Breaking with her Park avenue upbringing Shirley Clarke was the personification of the Beat era. As a dedicated activist that expressed her political and personal views through dance, film and art her work crossed the great gaps of race and class of America in the 1950’s and 60’s.

Attending New York’s only film school in the early 50’s, her short films soon started winning awards at international film festivals like Edinburgh and Venice. She soon became involved in the cinema verite movement and worked with a closely knit group of filmmakers such as Richard Leacock (director of 1966 Monterey Pop) and DA Pennebaker (director of “Dont Look Back:” that followed Dylans first tour of the UK in 1967).

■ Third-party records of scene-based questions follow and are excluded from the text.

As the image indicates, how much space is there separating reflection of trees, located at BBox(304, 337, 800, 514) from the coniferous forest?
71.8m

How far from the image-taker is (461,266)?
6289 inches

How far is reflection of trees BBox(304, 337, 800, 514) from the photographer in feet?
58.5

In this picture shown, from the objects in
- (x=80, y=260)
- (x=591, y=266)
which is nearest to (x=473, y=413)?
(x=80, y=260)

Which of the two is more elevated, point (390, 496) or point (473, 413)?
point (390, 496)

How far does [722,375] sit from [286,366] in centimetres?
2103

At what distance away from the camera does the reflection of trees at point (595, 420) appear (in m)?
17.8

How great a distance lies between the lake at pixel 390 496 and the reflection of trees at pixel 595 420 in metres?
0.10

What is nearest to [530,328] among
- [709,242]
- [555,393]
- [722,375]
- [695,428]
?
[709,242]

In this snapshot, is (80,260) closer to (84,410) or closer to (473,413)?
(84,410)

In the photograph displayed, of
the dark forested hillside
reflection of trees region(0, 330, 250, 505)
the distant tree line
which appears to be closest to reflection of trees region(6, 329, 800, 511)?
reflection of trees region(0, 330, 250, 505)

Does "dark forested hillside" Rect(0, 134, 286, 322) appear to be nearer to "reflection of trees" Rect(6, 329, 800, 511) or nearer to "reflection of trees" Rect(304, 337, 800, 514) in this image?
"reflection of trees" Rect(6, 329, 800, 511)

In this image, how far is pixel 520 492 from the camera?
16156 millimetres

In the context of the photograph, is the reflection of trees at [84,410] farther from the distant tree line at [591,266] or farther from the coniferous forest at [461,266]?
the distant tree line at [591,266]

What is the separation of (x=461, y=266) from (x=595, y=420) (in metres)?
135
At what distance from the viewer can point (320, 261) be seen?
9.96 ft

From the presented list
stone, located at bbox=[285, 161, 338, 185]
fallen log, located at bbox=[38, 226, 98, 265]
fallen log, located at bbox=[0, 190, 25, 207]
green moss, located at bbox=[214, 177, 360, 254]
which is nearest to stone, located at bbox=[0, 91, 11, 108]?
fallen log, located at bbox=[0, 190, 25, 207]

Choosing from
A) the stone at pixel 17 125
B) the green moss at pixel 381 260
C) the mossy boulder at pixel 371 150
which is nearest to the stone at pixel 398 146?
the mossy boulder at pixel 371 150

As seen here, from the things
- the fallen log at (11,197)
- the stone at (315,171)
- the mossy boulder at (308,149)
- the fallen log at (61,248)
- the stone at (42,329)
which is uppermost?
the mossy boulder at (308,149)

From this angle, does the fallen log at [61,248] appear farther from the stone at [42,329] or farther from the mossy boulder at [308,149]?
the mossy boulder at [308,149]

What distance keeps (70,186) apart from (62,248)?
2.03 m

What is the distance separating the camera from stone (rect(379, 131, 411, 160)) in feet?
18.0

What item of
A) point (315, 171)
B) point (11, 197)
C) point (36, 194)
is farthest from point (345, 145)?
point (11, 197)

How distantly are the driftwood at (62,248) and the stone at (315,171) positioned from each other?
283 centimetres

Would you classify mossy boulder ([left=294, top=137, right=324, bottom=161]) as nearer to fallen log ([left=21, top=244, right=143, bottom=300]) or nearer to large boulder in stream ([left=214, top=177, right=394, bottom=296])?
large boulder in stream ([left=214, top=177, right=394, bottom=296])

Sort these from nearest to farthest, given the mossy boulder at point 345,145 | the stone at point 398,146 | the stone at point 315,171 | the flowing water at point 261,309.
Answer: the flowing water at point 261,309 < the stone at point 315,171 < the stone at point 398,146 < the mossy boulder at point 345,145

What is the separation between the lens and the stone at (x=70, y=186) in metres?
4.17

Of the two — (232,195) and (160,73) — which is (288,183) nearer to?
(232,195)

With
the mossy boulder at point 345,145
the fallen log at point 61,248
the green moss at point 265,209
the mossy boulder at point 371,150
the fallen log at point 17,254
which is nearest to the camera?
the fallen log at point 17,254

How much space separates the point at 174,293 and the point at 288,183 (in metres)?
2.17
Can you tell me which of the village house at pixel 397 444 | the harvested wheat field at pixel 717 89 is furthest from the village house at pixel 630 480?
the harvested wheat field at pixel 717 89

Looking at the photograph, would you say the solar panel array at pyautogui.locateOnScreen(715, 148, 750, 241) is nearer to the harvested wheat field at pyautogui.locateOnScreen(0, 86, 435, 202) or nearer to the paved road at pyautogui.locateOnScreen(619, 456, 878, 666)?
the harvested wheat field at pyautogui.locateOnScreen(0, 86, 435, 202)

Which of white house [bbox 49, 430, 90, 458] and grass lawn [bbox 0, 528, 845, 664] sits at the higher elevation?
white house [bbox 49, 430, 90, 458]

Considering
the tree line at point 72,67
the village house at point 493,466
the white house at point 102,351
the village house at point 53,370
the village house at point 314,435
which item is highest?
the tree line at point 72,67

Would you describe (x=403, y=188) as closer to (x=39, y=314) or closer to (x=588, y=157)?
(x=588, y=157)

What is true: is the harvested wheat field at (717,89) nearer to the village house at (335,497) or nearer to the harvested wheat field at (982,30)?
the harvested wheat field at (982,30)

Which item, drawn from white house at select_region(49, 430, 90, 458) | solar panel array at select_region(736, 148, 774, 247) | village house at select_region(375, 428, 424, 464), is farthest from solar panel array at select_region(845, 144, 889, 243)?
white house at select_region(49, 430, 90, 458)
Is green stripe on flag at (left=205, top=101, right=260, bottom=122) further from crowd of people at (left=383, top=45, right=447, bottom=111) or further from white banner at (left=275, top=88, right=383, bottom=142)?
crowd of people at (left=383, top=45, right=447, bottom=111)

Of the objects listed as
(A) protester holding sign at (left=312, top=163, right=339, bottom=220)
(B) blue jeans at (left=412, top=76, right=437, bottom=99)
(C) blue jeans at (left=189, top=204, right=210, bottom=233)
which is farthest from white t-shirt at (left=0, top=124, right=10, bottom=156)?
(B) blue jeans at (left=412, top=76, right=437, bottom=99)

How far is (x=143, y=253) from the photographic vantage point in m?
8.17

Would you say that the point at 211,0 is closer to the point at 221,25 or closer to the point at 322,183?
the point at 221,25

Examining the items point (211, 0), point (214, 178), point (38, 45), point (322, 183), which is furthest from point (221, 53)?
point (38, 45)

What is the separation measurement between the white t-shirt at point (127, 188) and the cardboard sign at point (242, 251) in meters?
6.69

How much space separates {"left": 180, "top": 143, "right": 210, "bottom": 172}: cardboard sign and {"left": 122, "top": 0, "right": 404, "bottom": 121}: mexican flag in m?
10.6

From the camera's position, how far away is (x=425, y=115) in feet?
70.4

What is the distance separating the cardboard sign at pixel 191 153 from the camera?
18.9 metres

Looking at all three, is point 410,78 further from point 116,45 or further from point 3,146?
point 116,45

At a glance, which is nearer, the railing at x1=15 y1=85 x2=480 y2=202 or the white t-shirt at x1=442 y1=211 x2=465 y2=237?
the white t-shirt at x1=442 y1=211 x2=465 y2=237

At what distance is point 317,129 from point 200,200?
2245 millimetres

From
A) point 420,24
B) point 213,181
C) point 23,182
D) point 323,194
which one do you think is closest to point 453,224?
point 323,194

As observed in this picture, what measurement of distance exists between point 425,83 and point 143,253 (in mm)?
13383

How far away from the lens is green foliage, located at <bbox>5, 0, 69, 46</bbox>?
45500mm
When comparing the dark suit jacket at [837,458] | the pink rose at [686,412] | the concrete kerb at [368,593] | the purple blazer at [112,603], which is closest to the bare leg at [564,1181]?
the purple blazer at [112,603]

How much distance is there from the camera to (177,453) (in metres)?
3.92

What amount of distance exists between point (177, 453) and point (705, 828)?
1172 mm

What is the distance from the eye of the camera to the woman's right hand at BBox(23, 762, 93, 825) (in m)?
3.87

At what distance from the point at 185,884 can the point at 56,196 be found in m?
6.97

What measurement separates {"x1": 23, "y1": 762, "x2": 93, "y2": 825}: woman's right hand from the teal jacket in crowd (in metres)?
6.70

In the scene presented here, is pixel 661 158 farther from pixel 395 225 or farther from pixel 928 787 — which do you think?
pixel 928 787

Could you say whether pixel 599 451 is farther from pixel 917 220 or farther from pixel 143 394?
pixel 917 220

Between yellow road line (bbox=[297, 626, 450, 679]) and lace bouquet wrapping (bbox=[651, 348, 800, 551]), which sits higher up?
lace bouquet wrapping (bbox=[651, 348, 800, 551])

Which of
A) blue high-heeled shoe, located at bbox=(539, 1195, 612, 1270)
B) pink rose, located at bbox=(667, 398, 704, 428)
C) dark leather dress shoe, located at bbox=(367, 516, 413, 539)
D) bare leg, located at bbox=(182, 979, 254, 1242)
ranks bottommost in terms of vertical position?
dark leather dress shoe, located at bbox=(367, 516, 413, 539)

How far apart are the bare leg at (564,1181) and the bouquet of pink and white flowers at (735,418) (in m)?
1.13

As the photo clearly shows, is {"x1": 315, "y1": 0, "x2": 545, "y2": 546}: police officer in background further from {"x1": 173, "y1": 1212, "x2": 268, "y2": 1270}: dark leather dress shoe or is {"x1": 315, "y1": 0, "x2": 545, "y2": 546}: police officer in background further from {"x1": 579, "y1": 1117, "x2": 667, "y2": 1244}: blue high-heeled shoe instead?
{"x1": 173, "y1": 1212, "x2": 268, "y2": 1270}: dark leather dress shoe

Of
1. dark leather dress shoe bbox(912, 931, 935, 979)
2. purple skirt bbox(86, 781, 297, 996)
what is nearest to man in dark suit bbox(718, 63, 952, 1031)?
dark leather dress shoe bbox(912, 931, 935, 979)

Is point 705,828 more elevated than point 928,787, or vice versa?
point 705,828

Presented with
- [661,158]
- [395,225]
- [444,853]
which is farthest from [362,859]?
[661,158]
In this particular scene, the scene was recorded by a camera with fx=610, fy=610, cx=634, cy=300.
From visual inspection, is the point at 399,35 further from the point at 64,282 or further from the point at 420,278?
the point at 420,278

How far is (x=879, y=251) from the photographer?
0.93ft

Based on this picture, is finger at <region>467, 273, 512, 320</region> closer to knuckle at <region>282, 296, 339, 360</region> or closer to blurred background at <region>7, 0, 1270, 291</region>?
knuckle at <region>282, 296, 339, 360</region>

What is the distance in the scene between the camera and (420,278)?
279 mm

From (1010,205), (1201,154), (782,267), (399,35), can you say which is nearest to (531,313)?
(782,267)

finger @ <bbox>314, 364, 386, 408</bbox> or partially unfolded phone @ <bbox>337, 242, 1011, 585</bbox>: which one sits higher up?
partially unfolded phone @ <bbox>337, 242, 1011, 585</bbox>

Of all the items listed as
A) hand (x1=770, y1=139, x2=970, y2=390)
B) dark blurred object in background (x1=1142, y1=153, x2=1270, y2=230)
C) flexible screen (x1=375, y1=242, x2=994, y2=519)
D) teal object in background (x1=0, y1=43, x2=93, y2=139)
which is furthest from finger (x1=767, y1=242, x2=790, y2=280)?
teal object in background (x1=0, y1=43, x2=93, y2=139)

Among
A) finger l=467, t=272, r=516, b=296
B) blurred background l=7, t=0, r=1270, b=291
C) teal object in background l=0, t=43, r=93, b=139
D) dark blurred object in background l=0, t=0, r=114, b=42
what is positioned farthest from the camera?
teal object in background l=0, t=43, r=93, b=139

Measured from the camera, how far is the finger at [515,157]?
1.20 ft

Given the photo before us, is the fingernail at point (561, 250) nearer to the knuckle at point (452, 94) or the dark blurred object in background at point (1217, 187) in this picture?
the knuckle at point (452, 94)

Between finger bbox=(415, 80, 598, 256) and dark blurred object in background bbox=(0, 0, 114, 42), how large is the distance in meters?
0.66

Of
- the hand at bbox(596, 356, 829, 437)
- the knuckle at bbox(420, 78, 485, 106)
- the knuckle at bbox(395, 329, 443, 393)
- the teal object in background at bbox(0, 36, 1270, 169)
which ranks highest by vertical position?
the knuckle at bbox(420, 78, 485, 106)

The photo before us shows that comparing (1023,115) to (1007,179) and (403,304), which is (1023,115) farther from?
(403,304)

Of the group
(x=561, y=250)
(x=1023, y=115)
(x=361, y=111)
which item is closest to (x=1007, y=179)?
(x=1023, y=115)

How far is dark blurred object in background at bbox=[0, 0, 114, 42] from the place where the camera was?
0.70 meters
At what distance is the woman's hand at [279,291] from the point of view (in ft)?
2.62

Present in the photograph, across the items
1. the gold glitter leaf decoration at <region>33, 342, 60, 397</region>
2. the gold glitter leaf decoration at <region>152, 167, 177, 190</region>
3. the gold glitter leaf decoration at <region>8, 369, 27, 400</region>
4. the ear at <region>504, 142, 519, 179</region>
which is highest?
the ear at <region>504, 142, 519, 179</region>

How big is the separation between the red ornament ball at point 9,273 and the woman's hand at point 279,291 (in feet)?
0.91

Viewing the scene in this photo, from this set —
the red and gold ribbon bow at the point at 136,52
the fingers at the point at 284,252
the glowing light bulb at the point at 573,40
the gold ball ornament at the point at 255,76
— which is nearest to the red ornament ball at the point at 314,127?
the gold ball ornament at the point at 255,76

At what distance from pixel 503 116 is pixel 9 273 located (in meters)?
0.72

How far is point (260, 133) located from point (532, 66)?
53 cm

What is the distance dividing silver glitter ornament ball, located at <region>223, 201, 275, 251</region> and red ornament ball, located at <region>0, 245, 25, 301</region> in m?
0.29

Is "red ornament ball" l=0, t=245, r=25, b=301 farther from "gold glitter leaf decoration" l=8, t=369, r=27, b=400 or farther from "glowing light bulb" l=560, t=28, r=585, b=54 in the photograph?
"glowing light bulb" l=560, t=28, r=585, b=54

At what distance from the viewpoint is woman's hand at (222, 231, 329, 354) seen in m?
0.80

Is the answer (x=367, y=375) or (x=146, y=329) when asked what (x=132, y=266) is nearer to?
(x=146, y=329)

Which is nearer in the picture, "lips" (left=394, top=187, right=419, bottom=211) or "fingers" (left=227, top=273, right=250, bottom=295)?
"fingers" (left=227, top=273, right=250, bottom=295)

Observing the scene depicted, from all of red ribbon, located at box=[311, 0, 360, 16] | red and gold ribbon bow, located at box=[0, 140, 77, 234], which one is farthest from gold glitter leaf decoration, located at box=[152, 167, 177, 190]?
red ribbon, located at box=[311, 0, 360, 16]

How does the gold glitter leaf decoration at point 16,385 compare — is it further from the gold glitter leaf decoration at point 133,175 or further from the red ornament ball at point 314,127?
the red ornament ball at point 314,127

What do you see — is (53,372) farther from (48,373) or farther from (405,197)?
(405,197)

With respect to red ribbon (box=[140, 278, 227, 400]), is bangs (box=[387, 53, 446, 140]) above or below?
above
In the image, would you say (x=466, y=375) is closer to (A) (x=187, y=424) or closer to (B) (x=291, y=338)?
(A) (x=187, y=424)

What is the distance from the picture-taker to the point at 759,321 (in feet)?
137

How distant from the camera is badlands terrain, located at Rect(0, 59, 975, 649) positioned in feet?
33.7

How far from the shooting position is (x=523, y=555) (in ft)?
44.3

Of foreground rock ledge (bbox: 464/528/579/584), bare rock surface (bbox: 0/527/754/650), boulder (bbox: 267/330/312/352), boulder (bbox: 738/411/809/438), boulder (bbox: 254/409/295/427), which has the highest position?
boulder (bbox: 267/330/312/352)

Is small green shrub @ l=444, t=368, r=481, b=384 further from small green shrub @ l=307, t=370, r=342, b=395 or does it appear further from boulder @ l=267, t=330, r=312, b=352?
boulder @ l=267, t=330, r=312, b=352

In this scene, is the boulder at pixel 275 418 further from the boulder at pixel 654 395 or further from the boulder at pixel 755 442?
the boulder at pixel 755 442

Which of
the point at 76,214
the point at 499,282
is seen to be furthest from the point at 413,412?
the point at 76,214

Of her films she said “For years I have felt like an outsider, so identified with the problems of minority groups”. The Connection, which premiered at the Cannes Film Festival paid homage to this connection that she had with groups of outsiders. Adapted from Jack Gelber’s off Broadway play, about a documentary of a group of junkies that are waiting to score. With a jazz soundtrack, drugs and scandal The Connection if epitomised Beat culture and made Clarke a hero of the independent cinema.

Another highlight of the program is The Cool World, based on the novel by Warren Miller that follows the life of an aspiring gang leader in Harlem, the film blurs the line of documentary and narrative film. She made no secret of how difficult it was to produce these films as a woman and also that an African- American film would only receive funding from investors as long as there was a white director at the helm. Her films do a great service to expose the political and cultural clashes between her subjects and stories and the popular Hollywood films that were produced at the time. The use of the grainy black and white and a background of Jazz roots the films in the inner city and underground culture of 1960’s New York.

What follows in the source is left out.